* Text under study *
View Single Post
Posts: 466 | Thanked: 418 times | Joined on Jan 2010
#16
There is a 'proper' way to fix this. Instead of changing banks, give them a reason for thinking that you should change banks.

Let them know so that they can tell their IT guy that he shouldn't be sitting on his arse and using crap technology (let's face it, that's what IE specific code is) and use standards.

Let them know that when they use normal web standards, they will be able to instantly support mobile banking, and a more universal online experience, and probably get rid of possible security problems as well.

Security is the big kicker.

The sad thing is, one of the companies that I do my credit card through will NOT display in Linux / Firefox (I refuse to log into windows to do any online banking.)

The way around it.... DISABLE FLASH! I have Flashblock installed, and it then just makes certain sections of the page have the play button. If I don't have flashblock enabled, I get the normal page as it's loading, but if it gets to finish, it ends up blank. I can only think that somewhere on the page it tries to do some weird overlay that firefox in Linux won't allow (I haven't tested the Windows version of Firefox for the above reason.)

* Data shown *
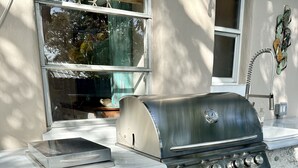 An outdoor kitchen with a stainless steel grill, a built-in oven, and a sink.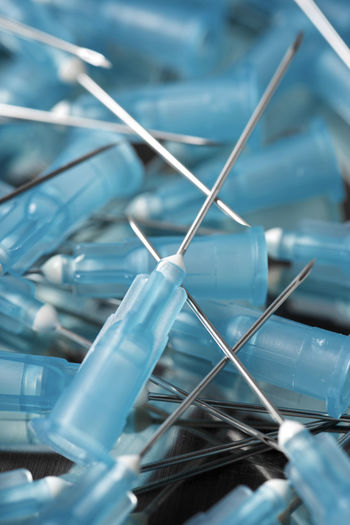 Close-up of syringe needles on table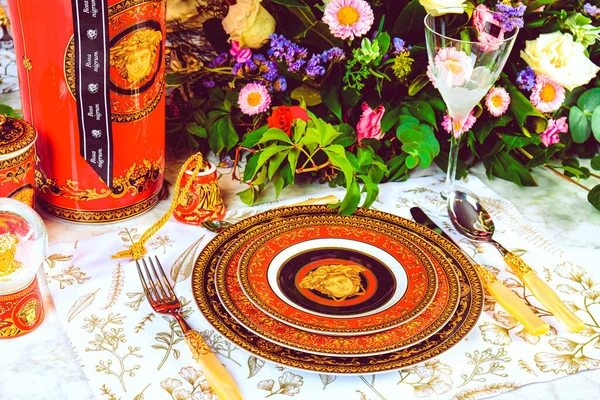 Güzel bir tabak ve mükemmel renkte çiçekler lüks bir masada duruyor.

* Task prompt *
In the forum post, what does the writer do to get the credit card company's site to display in Linux with Firefox?

* Finished task *
The writer disables Flash by using Flashblock.